Symptoms for Adult Separation Anxiety

• Extreme fear or anxiety when asked to do things alone or be separated from their attachment figure
• Avoidance of being alone in any circumstance
•Fear that the one they are most attached to will leave them or be harmed in some way

Research Findings:

Research has found that significantly more women than men suffer from adult separation anxiety disorder. Current studies have found that specific age ranges seem to be more prevalent for the onset of adult separation anxiety disorder. Adults that experience this disorder are most often between the ages of Twenty Five and forty-four. The second most common age group for diagnosis of adult separation anxiety disorder is adults between the ages of eighteen and twenty-four. Adults aged forty-five to fifty-nine years old are less likely than their younger peers to experience this debilitating disorder.
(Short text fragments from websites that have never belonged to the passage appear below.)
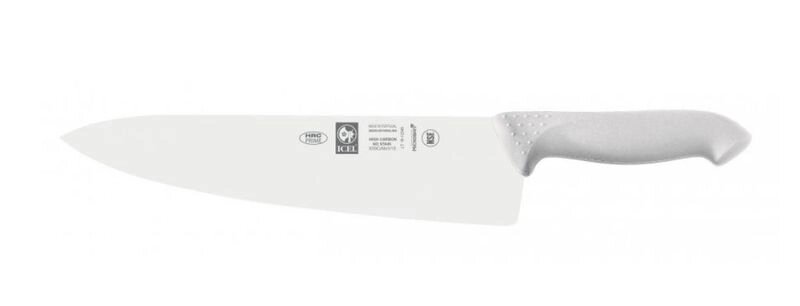 Нож поварской "Шеф" 30см, белый HORECA PRIME 28200. HR10000.300 от компании ООО «ФудПром» - фото 1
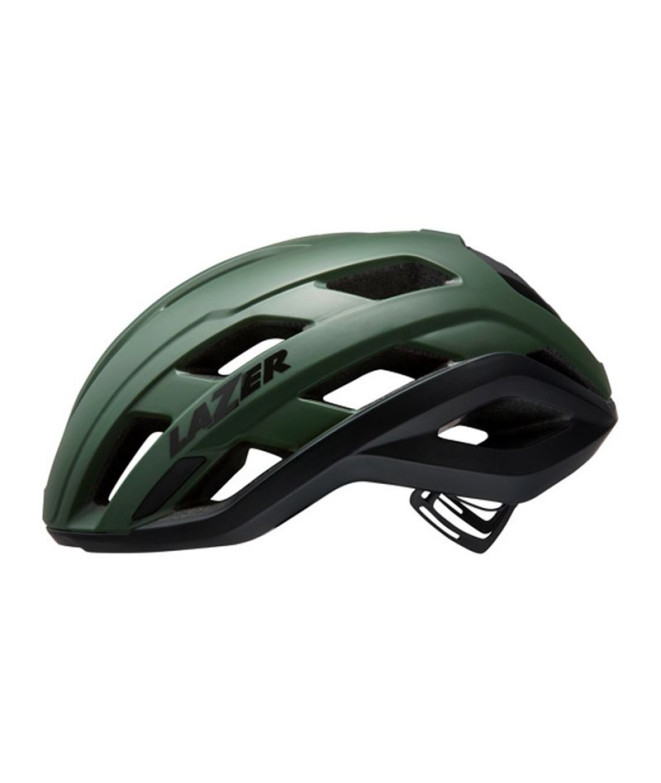 Casco de Ciclismo Lazer Strada Kineticore Verde...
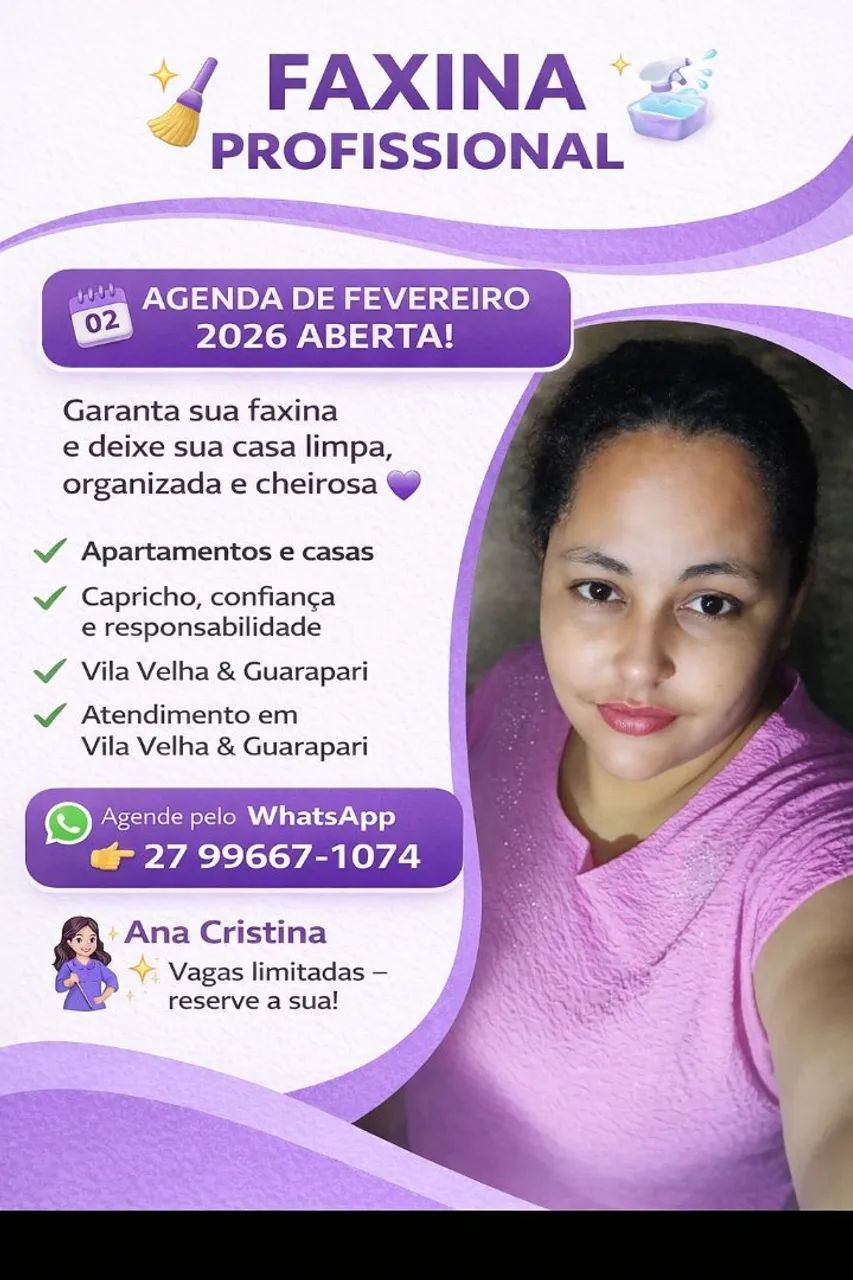 Faço faxina  - Foto 2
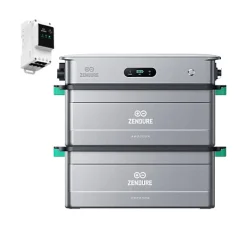 Batterie 5,76 kWh Plug and Play - 2400 AC + 2 AB300X^Zendure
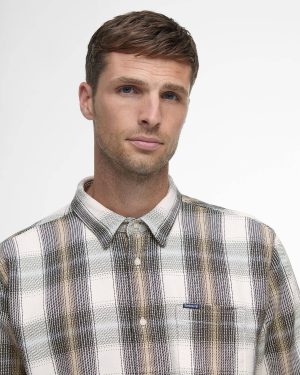 Hawthorn Checked Relaxed Shirt
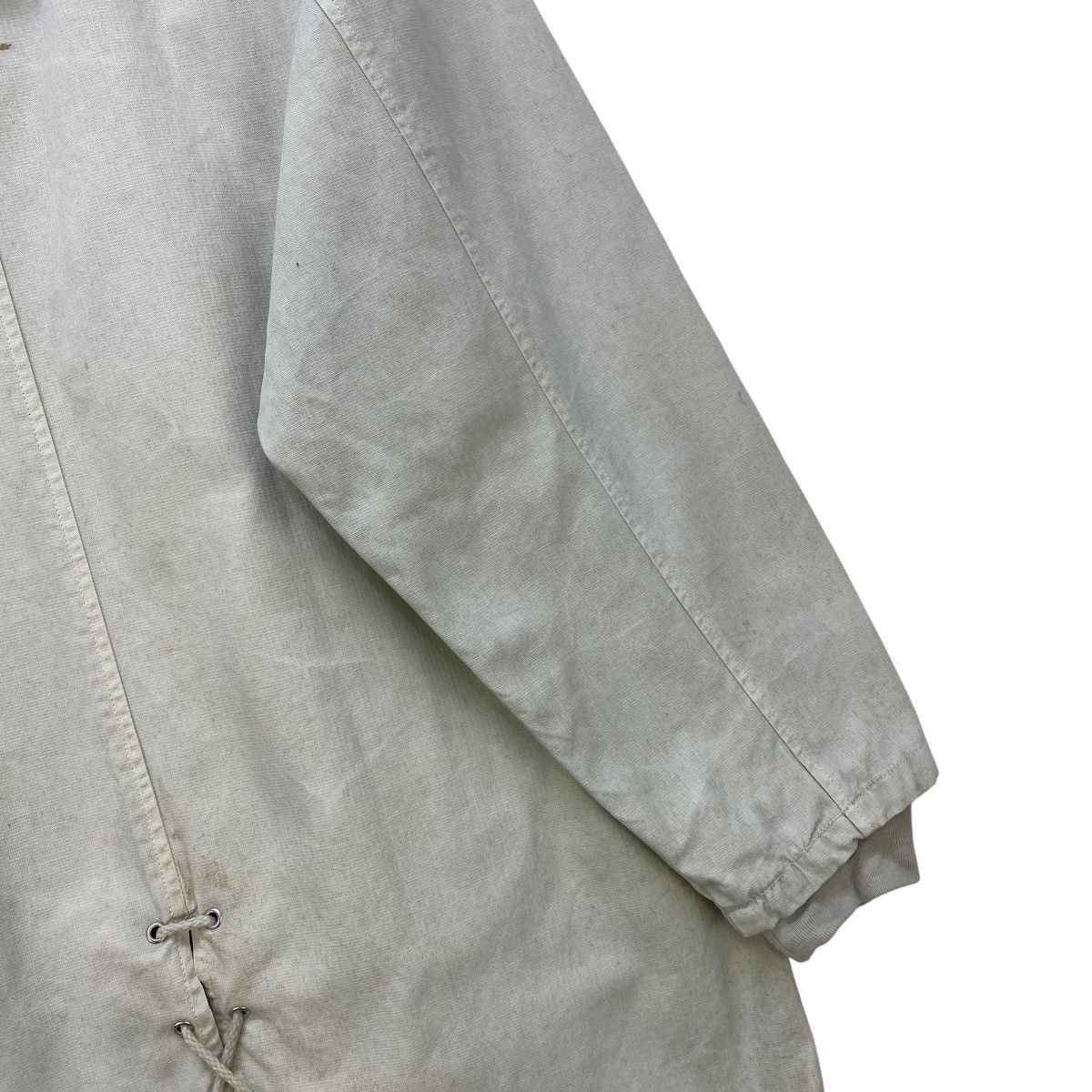 Le Grande Bleu (L.G.B.) 🔥Vintage Unique Parka Triple Zip Double Side Jacket Size US M / EU 48-50 / 2 - 13 Thumbnail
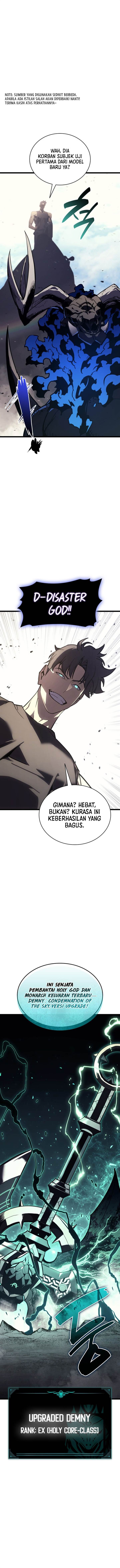 Read A Disaster-Class Hero Has Returned ID Manga Online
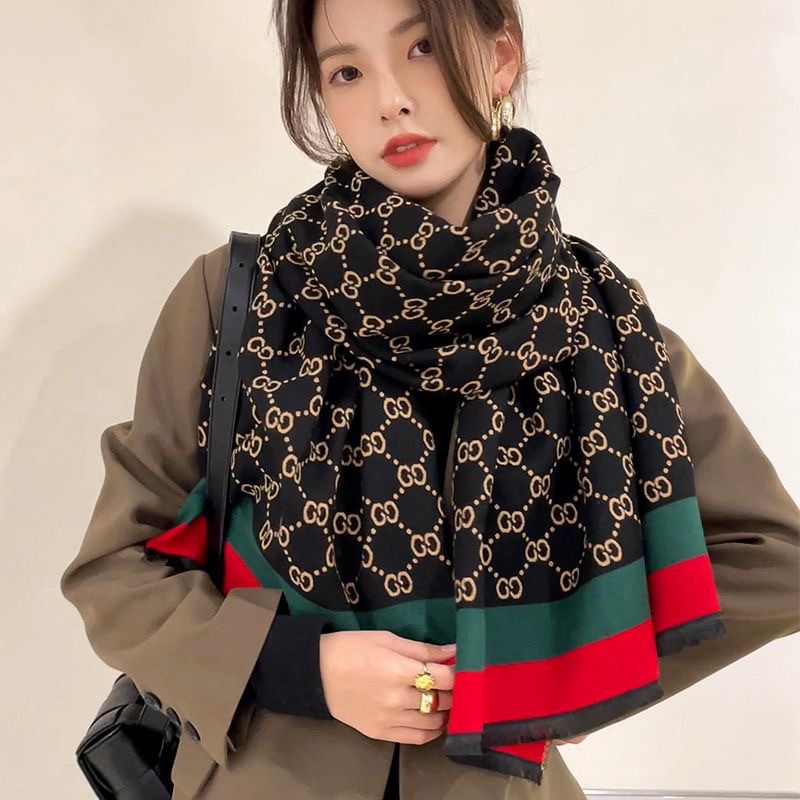 Deals!!! Scarf pashmina scarf premium imported smooth thick 100%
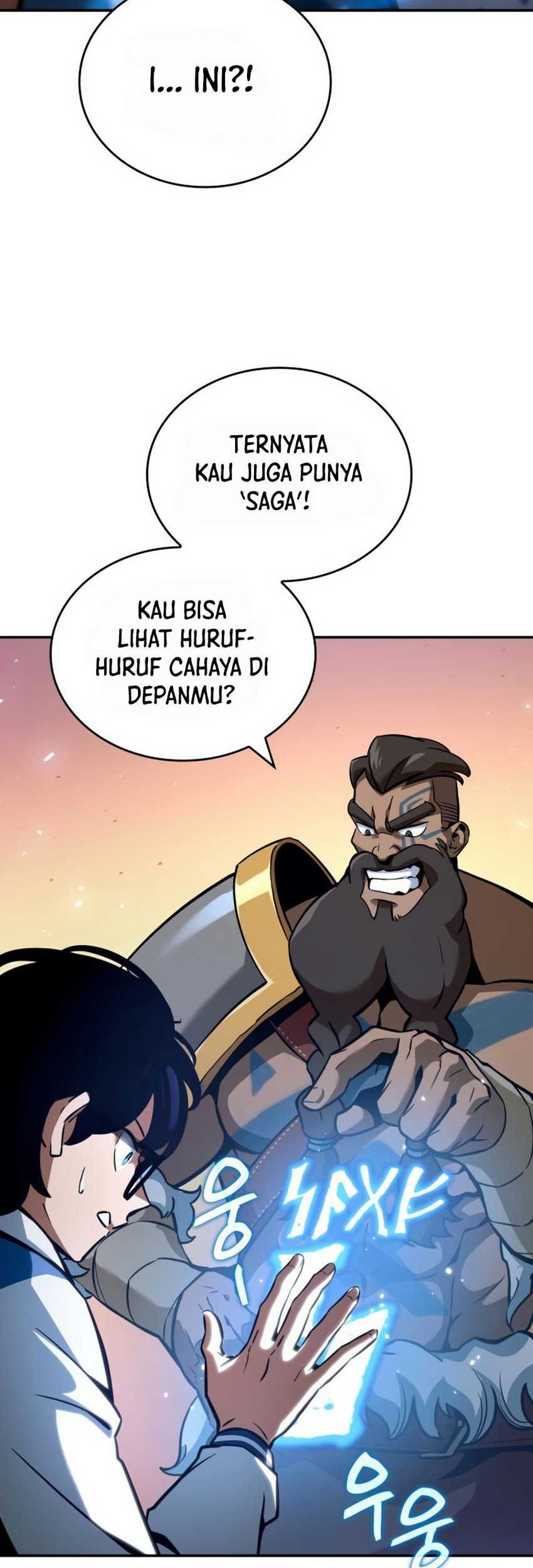 Vallhala Saga Chapter 2 - halaman 16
Marital relations also get impacted with Separation Anxiety. Any business trip or temporary separation or fights take a toll on the person. 

Here are tips for adults coping with separation anxiety when away from a loved one.

•Get busy. Plan to be with friends, read a good book or enjoy a favorite hobby. If you can keep yourself from thinking about what is scaring you, your anxiety will go down and you won't behave in a way that will make you feel worse.

•Recognize that your emotional barometer is overly sensitized and may pick up false positives. Your partner hasn't forgotten you—he or she might simply be busy or taking some time off.

•Stop asking for reassurance. It may illicit the very response you fear the most—rejection. Over attention does create suffocation and people seem to drift away.

•Reframe your thoughts as positive. Don’t think: "My husband is going on a business trip and I will be alone." Think: "I have a wonderful husband. I will have time to catch up on things and plan a lovely reunion."

• Keep a journal. It is a good way to express your feelings without damaging your relationship. You can vent out without being judged.

If your anxiety is interfering with your daily life, seek professional therapy. Where psychologists do not focus their attention on the prescription of medications to treat symptoms, they do focus on teaching coping skills.

Coping skills are one of the biggest components in being able to build a functional life with healthy relationships despite an ASAD diagnosis.

Therapy with a psychologist will allow those with ASAD to learn how to cope with their feelings and how to break free from unhealthy habits that make others feel overwhelmed.